Problem requirements: Extend the article on valuing Avnet with a discounted cash flow model, starting right after its last line.

Page text:
How far off is Avnet, Inc. (NASDAQ:AVT) from its intrinsic value? Using the most recent financial data, we'll take a look at whether the stock is fairly priced by taking the forecast future cash flows of the company and discounting them back to today's value. Our analysis will employ the Discounted Cash Flow (DCF) model. It may sound complicated, but actually it is quite simple!
We generally believe that a company's value is the present value of all of the cash it will generate in the future. However, a DCF is just one valuation metric among many, and it is not without flaws. If you want to learn more about discounted cash flow, the rationale behind this calculation can be read in detail in the Simply Wall St analysis model.
Our analysis indicates that AVT is potentially undervalued!
Crunching The Numbers
We are going to use a two-stage DCF model, which, as the name states, takes into account two stages of growth. The first stage is generally a higher growth period which levels off heading towards the terminal value, captured in the second 'steady growth' period. In the first stage we need to estimate the cash flows to the business over the next ten years. Where possible we use analyst estimates, but when these aren't available we extrapolate the previous free cash flow (FCF) from the last estimate or reported value. We assume companies with shrinking free cash flow will slow their rate of shrinkage, and that companies with growing free cash flow will see their growth rate slow, over this period. We do this to reflect that growth tends to slow more in the early years than it does in later years.
A DCF is all about the idea that a dollar in the future is less valuable than a dollar today, and so the sum of these future cash flows is then discounted to today's value:
10-year free cash flow (FCF) forecast
2023 | 2024 | 2025 | 2026 | 2027 | 2028 | 2029 | 2030 | 2031 | 2032 | |
Levered FCF ($, Millions) | US$333.0m | US$382.0m | US$479.0m | US$551.4m | US$613.0m | US$664.6m | US$707.7m | US$744.0m | US$775.2m | US$802.5m |
Growth Rate Estimate Source | Analyst x1 | Analyst x1 | Analyst x1 | Est @ 15.11% | Est @ 11.17% | Est @ 8.42% | Est @ 6.48% | Est @ 5.13% | Est @ 4.19% | Est @ 3.53% |
Present Value ($, Millions) Discounted @ 9.3% | US$305 | US$320 | US$367 | US$387 | US$393 | US$390 | US$380 | US$366 | US$349 | US$331 |
("Est" = FCF growth rate estimated by Simply Wall St)

Data provided:
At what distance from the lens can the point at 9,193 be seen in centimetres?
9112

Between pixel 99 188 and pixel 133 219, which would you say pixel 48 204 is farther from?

Reply to the exercise:
Present Value of 10-year Cash Flow (PVCF) = US$3.6b
We now need to calculate the Terminal Value, which accounts for all the future cash flows after this ten year period. The Gordon Growth formula is used to calculate Terminal Value at a future annual growth rate equal to the 5-year average of the 10-year government bond yield of 2.0%. We discount the terminal cash flows to today's value at a cost of equity of 9.3%.
Terminal Value (TV)= FCF2032 × (1 + g) ÷ (r – g) = US$802m× (1 + 2.0%) ÷ (9.3%– 2.0%) = US$11b
Present Value of Terminal Value (PVTV)= TV / (1 + r)10= US$11b÷ ( 1 + 9.3%)10= US$4.6b
The total value is the sum of cash flows for the next ten years plus the discounted terminal value, which results in the Total Equity Value, which in this case is US$8.2b. To get the intrinsic value per share, we divide this by the total number of shares outstanding. Compared to the current share price of US$45.2, the company appears quite undervalued at a 49% discount to where the stock price trades currently. Remember though, that this is just an approximate valuation, and like any complex formula - garbage in, garbage out.
The Assumptions
The calculation above is very dependent on two assumptions. The first is the discount rate and the other is the cash flows. You don't have to agree with these inputs, I recommend redoing the calculations yourself and playing with them. The DCF also does not consider the possible cyclicality of an industry, or a company's future capital requirements, so it does not give a full picture of a company's potential performance. Given that we are looking at Avnet as potential shareholders, the cost of equity is used as the discount rate, rather than the cost of capital (or weighted average cost of capital, WACC) which accounts for debt. In this calculation we've used 9.3%, which is based on a levered beta of 1.422. Beta is a measure of a stock's volatility, compared to the market as a whole. We get our beta from the industry average beta of globally comparable companies, with an imposed limit between 0.8 and 2.0, which is a reasonable range for a stable business.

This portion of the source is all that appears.